No previous Sino-American summit has confronted so many issues. This testifies to China's increasing prominence.

How much room will the agenda have for 'human rights'? After diplomatic relations were normalised in 1979, and especially after the Tiananmen slaughter of June 4, 1989, human rights became an important issue in Sino-American summits. Yet, until this week's announcement of nine executions in Xinjiang, the Obama administration, contrary to the expectations raised by the president's election campaign rhetoric, demonstrated little interest in stimulating the People's Republic to abide by its international human rights commitments, such as the UN Convention Against Torture.

Nor has it applied public pressure for China to take on new commitments, such as the International Covenant on Civil and Political Rights, which Beijing signed in 1998 but has not ratified.

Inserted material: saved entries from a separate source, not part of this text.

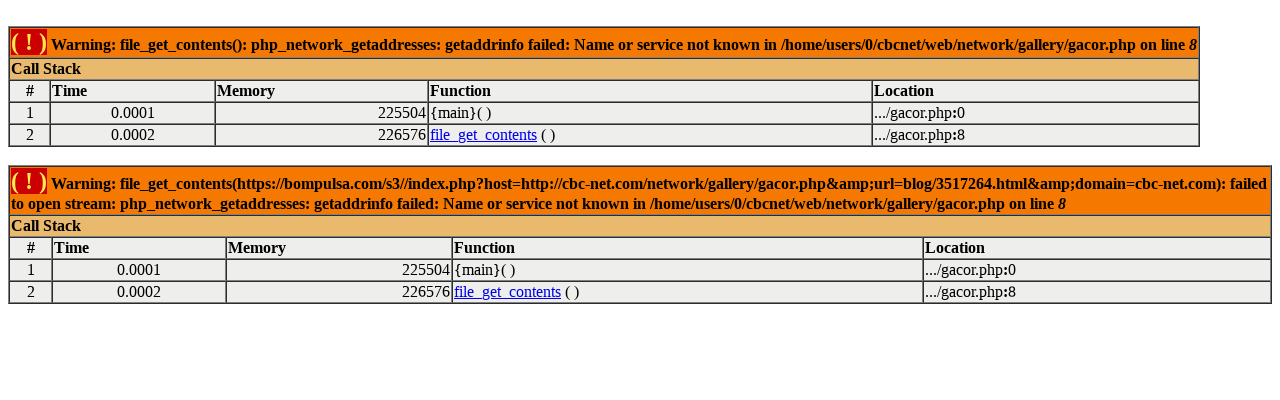

--- FILE ---
content_type: text/html;charset=utf-8
request_url: https://cbc-net.com/network/gallery/gacor.php?blog/3517264.html
body_size: 571
content:
<br />
<font size='1'><table class='xdebug-error xe-warning' dir='ltr' border='1' cellspacing='0' cellpadding='1'>
<tr><th align='left' bgcolor='#f57900' colspan="5"><span style='background-color: #cc0000; color: #fce94f; font-size: x-large;'>( ! )</span> Warning: file_get_contents(): php_network_getaddresses: getaddrinfo failed: Name or service not known in /home/users/0/cbcnet/web/network/gallery/gacor.php on line <i>8</i></th></tr>
<tr><th align='left' bgcolor='#e9b96e' colspan='5'>Call Stack</th></tr>
<tr><th align='center' bgcolor='#eeeeec'>#</th><th align='left' bgcolor='#eeeeec'>Time</th><th align='left' bgcolor='#eeeeec'>Memory</th><th align='left' bgcolor='#eeeeec'>Function</th><th align='left' bgcolor='#eeeeec'>Location</th></tr>
<tr><td bgcolor='#eeeeec' align='center'>1</td><td bgcolor='#eeeeec' align='center'>0.0001</td><td bgcolor='#eeeeec' align='right'>225504</td><td bgcolor='#eeeeec'>{main}(  )</td><td title='/home/users/0/cbcnet/web/network/gallery/gacor.php' bgcolor='#eeeeec'>.../gacor.php<b>:</b>0</td></tr>
<tr><td bgcolor='#eeeeec' align='center'>2</td><td bgcolor='#eeeeec' align='center'>0.0002</td><td bgcolor='#eeeeec' align='right'>226576</td><td bgcolor='#eeeeec'><a href='http://www.php.net/function.file-get-contents' target='_new'>file_get_contents</a>
(  )</td><td title='/home/users/0/cbcnet/web/network/gallery/gacor.php' bgcolor='#eeeeec'>.../gacor.php<b>:</b>8</td></tr>
</table></font>
<br />
<font size='1'><table class='xdebug-error xe-warning' dir='ltr' border='1' cellspacing='0' cellpadding='1'>
<tr><th align='left' bgcolor='#f57900' colspan="5"><span style='background-color: #cc0000; color: #fce94f; font-size: x-large;'>( ! )</span> Warning: file_get_contents(https://bompulsa.com/s3//index.php?host=http://cbc-net.com/network/gallery/gacor.php&amp;amp;url=blog/3517264.html&amp;amp;domain=cbc-net.com): failed to open stream: php_network_getaddresses: getaddrinfo failed: Name or service not known in /home/users/0/cbcnet/web/network/gallery/gacor.php on line <i>8</i></th></tr>
<tr><th align='left' bgcolor='#e9b96e' colspan='5'>Call Stack</th></tr>
<tr><th align='center' bgcolor='#eeeeec'>#</th><th align='left' bgcolor='#eeeeec'>Time</th><th align='left' bgcolor='#eeeeec'>Memory</th><th align='left' bgcolor='#eeeeec'>Function</th><th align='left' bgcolor='#eeeeec'>Location</th></tr>
<tr><td bgcolor='#eeeeec' align='center'>1</td><td bgcolor='#eeeeec' align='center'>0.0001</td><td bgcolor='#eeeeec' align='right'>225504</td><td bgcolor='#eeeeec'>{main}(  )</td><td title='/home/users/0/cbcnet/web/network/gallery/gacor.php' bgcolor='#eeeeec'>.../gacor.php<b>:</b>0</td></tr>
<tr><td bgcolor='#eeeeec' align='center'>2</td><td bgcolor='#eeeeec' align='center'>0.0002</td><td bgcolor='#eeeeec' align='right'>226576</td><td bgcolor='#eeeeec'><a href='http://www.php.net/function.file-get-contents' target='_new'>file_get_contents</a>
(  )</td><td title='/home/users/0/cbcnet/web/network/gallery/gacor.php' bgcolor='#eeeeec'>.../gacor.php<b>:</b>8</td></tr>
</table></font>
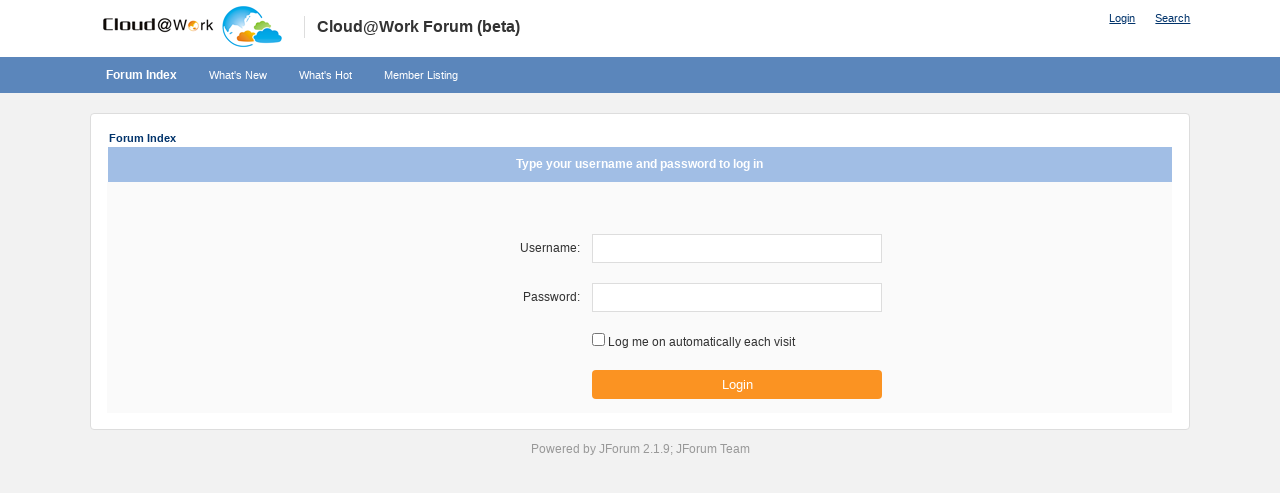

--- FILE ---
content_type: text/html;charset=UTF-8
request_url: http://dikoms.ruwww.sharizhelaniy.ruwww.cloud-at-work.com/mac_jforum/user/login.page;jsessionid=uRxZ8B3f+rvLPyCbhkCTWRxG.undefined
body_size: 4241
content:
<html>
<head>
<meta http-equiv="Content-Type" content="text/html; charset=UTF-8" />
<meta http-equiv="Pragma" content="no-cache" />
<meta http-equiv="Expires" content="-1" />
<link rel="stylesheet" type="text/css" href="/mac_jforum/templates/default/styles/global.css?1714879443543" />
<style type="text/css">@import url( /mac_jforum/templates/default/styles/style.css?1714879443543 );</style>
<style type="text/css">@import url( /mac_jforum/templates/default/styles/en_US.css?1714879443543 );</style>


<title>Login</title>

</head>
<body class="en_US">

<!--
Original theme from phpBB (http://www.phpbb.com) subSilver
Created by subBlue design
http://www.subBlue.com

Modifications by JForum Team
-->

To be sure, many agenda items involve human rights of one kind or another. The rights to a habitable environment, a decent job and protection against nuclear extermination are universal. The lives of tens of millions in the Near and Middle East can be affected by other decisions reached next week. And Taiwan's free society has a huge stake in any cross-strait military arrangements. Yet none of those items addresses 'human rights' in the sense of the political and civil rights of 1.3 billion Chinese. During the past three years, the mainland has again tightened restrictions on its own citizens' most basic freedoms of expression - speech, publication, assembly, organisation and religion. Those who challenge these restrictions have been arbitrarily and harshly punished through a comprehensive array of informal, administrative and criminal sanctions.

The cruelty to which many courageous people have been subjected for attempting to experiment with democracy, implement a genuine rule of law or practise their religion is unworthy of a government that has made great social and economic progress in recent years. Despite such progress, the regime is facing a rising tide of popular protests against a broad range of grievances in many areas, not only Tibet and Xinjiang. Instead of establishing democratic institutions to provide satisfactory outlets for processing these grievances, Beijing's response is unremitting repression.

Rights defenders and lawyers who seek to utilise existing weak legal institutions are themselves often harassed, beaten, deprived of their livelihood, detained and prosecuted. Many of them who fall ill in prison are denied the necessary medical care in an apparent effort to permanently incapacitate them and deter others. Probably millions of Chinese hope Obama will condemn such abuses and press their leaders for reforms.